Today, for the first time and after a mere twenty-three month residence in the city, I finally visited the Southampton City Art Gallery.  I cannot claim that it lies in an especially remote location – it is little more than five minutes walk from my home and lies directly above a regular haunt of mine, the central library.  Entry is also free, and so I cannot blame my much lauded fiscal responsibility.  It does have somewhat limited opening hours – though I can only blame those for twenty-two hours of my delay in visiting.  I did attempt my first visit yesterday, but in my successful attempt to avoid school parties arrived too late for entry.

If I am to find a sink for my culpability in taking quite so long to make my first visit, then I fear I must look to human psychology – and mine in particular.  As a result of its ease of access, I can always tell myself that I will visit tomorrow – an internal monologue which would seem to have worked for some 700 tomorrows.   You may wonder what finally broke this long succession of unfulfilled internal promises and so it would seem churlish of me to deny you that knowledge.

A little while ago, I think at an event at the Nuffield,  I learned that the City of Southampton boasts a rather impressive collection of art – though only a fraction of this is on display at any one time.  As a result, I resolved to visit – and so the weeks passed but still my resolution remained stubbornly unresolved.  Then, earlier this week, I was asked to take part in a customer survey about the gallery as I left the library, and it was the crippling sense of guilt about my inability to answer any of the questions in a useful fashion that finally spurred me to act.  Oddly, I do seem quite a popular choice to proffer my opinion on subjects of which I have little or no knowledge: relatively recently I have also been quizzed (on camera) for my thoughts on the Premiership relegation battle and (on mike) about hip-hop (I had very few useful thoughts on either but was persuaded to make some up – after a short briefing – for the camera).  I don’t think I give off an art gallery-visiting, beautiful game loving, straight outta Compton vibe – but perhaps my subconscious or face have other ideas?  I do feel that my experiences help to illuminate the general pointlessness of vox populi and hope they might help encourage the media to quietly (and quickly) ditch the whole idiotic idea.  Whilst the number of people who are well-informed on a topic are clearly massively outnumbered by those who are not, I still feel it is worth making a little effort to seek out the former.

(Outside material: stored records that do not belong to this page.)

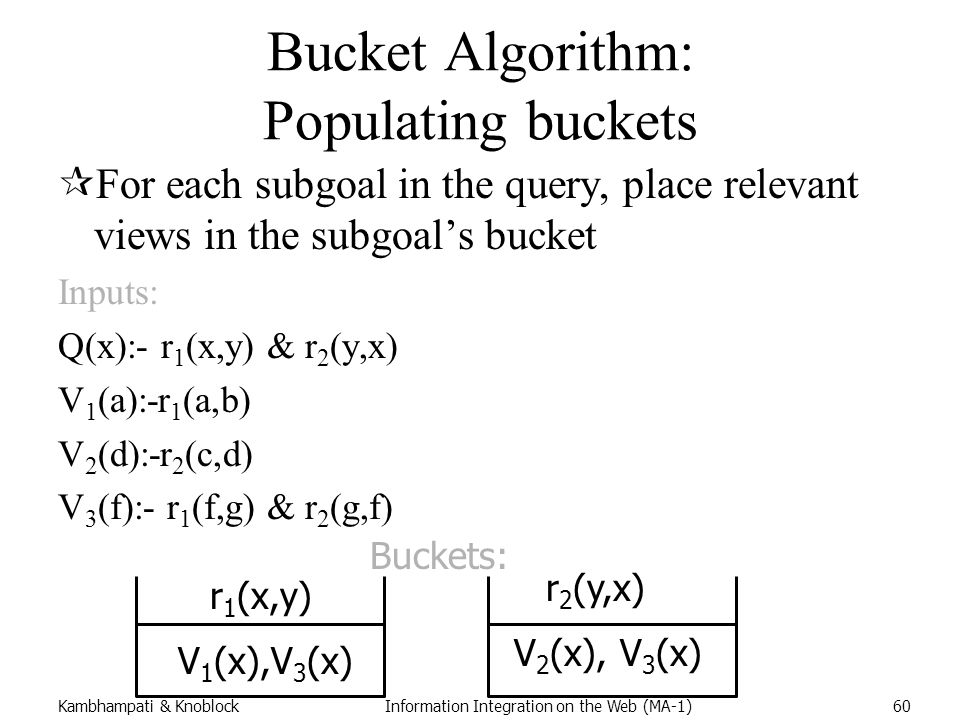 Kambhampati & KnoblockInformation Integration on the Web (MA-1)60 Bucket Algorithm: Populating buckets ¶For each subgoal in the query, place relevant views in the subgoal's bucket Inputs: Q(x):- r 1 (x,y) & r 2 (y,x) V 1 (a):-r 1 (a,b) V 2 (d):-r 2 (c,d) V 3 (f):- r 1 (f,g) & r 2 (g,f) r 1 (x,y) V 1 (x),V 3 (x) r 2 (y,x) V 2 (x), V 3 (x) Buckets:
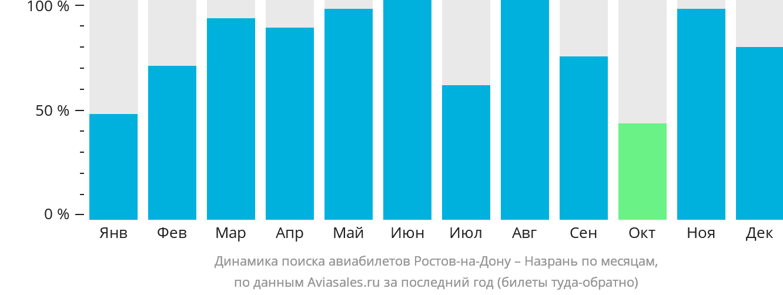 Динамика поиска авиабилетов из Ростова-на-Дону в Назрань по месяцам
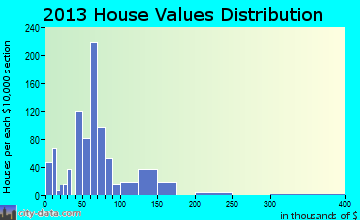 Checotah home values distribution
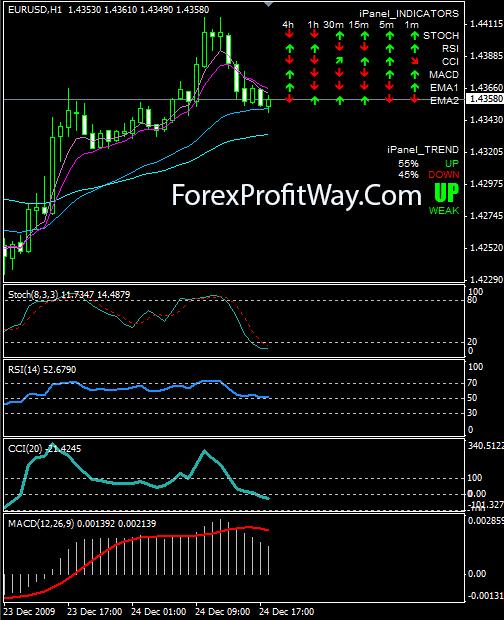 Ipanel forex indicator стратегии торговли на форекс или на фон
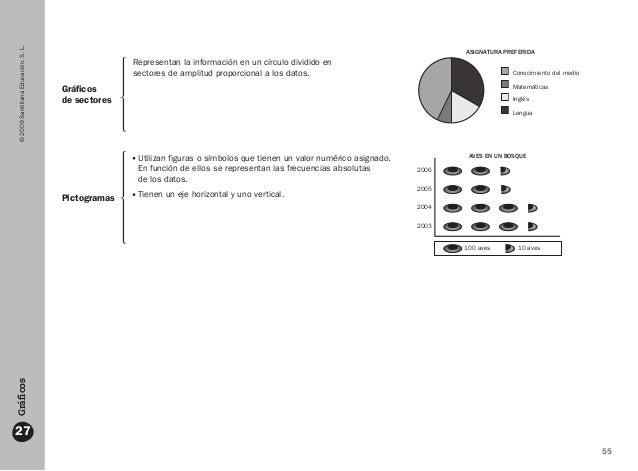55 ©2009SantillanaEducación,S.L. 27 Gráficos Gráficos de sectores Pictogramas Representan la información en un círculo div...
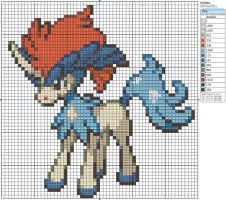647 - Keldeo by Makibird-Stitching
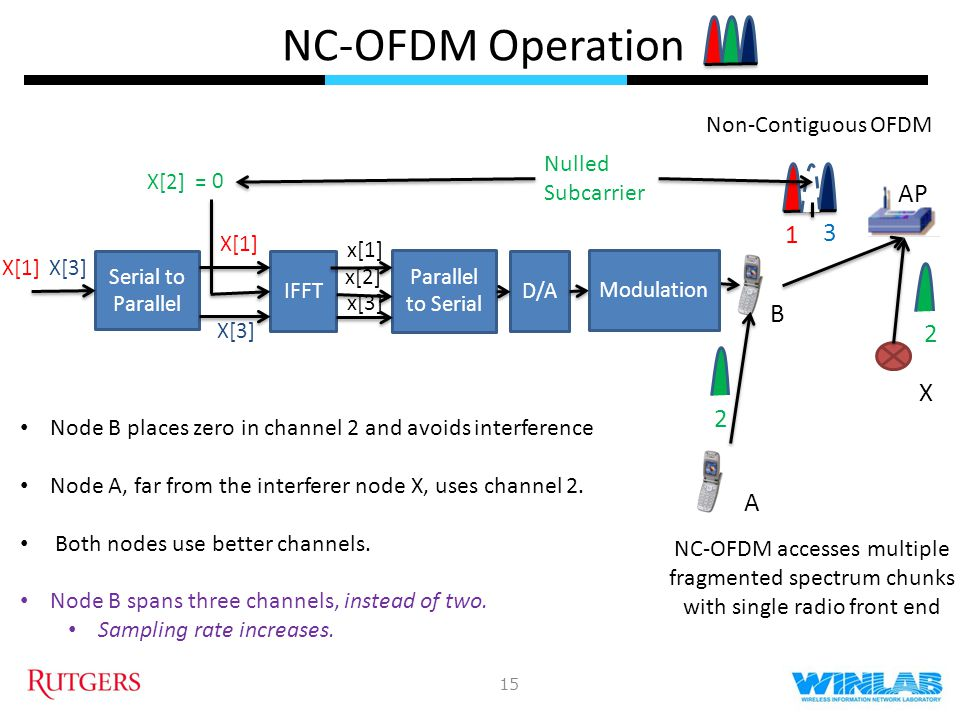 Resource Allocation in NC-OFDMA Benefits: Avoids interference, incumbent users Uses better channels Each front end can use multiple fragmented spectrum chunks 16 Challenges: Increases sampling rate Increases ADC & DAC power Increases amplifier power Increases peak-to-average-power-ratio (PAPR) Develop centralized, distributed and hybrid algorithms for carrier and forwarder selection, power control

Anyway, having now seen off the amuse bouche we should probably move onto the meal proper.  I must say that the gallery was rather a pleasant surprise – with a modest but interesting collection of works spread over substantial and almost deserted gallery space (I did cunningly arrived just after two parties of primary school children departed, which I suspect improved my experience).  I rather enjoyed the paintings of Southampton through the ages – and I now have oil-painted evidence that the city was once a Georgian architectural theme park, before the Luftwaffe and post-war town planners had their wicked way with it.  Pleasingly, in one such painting I’m pretty sure I could see my flat (a first for me – I don’t think I’ve ever seen my primary domicile portrayed in proper art before) – though in those days it probably hadn’t been subdivided.  Green as the city is today, it once boasted even more parkland in the centre and its suburbs were – as recently as the nineteenth century –  rather beautiful downland.  Seeing images of the city, painted over the course some three hundred years, does incline a chap of a slightly romantic disposition to see ghosts wherever he treads.  Still, knocked about a bit though it is, I have grown oddly fond of modern day Southampton over my tenure and find myself keen not to leave just yet.

Among the gallery’s temporary delights, I was rather taken with Spatial Objects by Dan Holdsworth (I fear the lighting in the linked photo does not do them justice) – though I’m not sure I have a home for them (even if I could have sneaked one out under my jacket).  My highlight was a photograph taken by an HND Photography student from Brockenhurst College (one Isabelle Orman) as part of her coursework.  It was of a rather mundane industrial-looking scene, but captured in a quite extraordinary light.  It took a view that most of us would have dismissed as rather ugly and made it truly beautiful.  If that’s not Art, I don’t know what is – the latter may, sadly, be true but I am trying to slowly educate myself.

I shall try and avoid waiting another two years before the difficult sophomore visit – but I’ve made unkept promises on GofaDM before, so I’d recommend you judge me on results rather than good intentions (which I believe make decent pavers for an express route to Mount Avernus).  Nevertheless, I am hopeful that the promise of seeing more of the gallery’s rotating collection (from which, were I a company, I could hire examples at a very reasonable rate) may help me to stay true to my once avowed intent.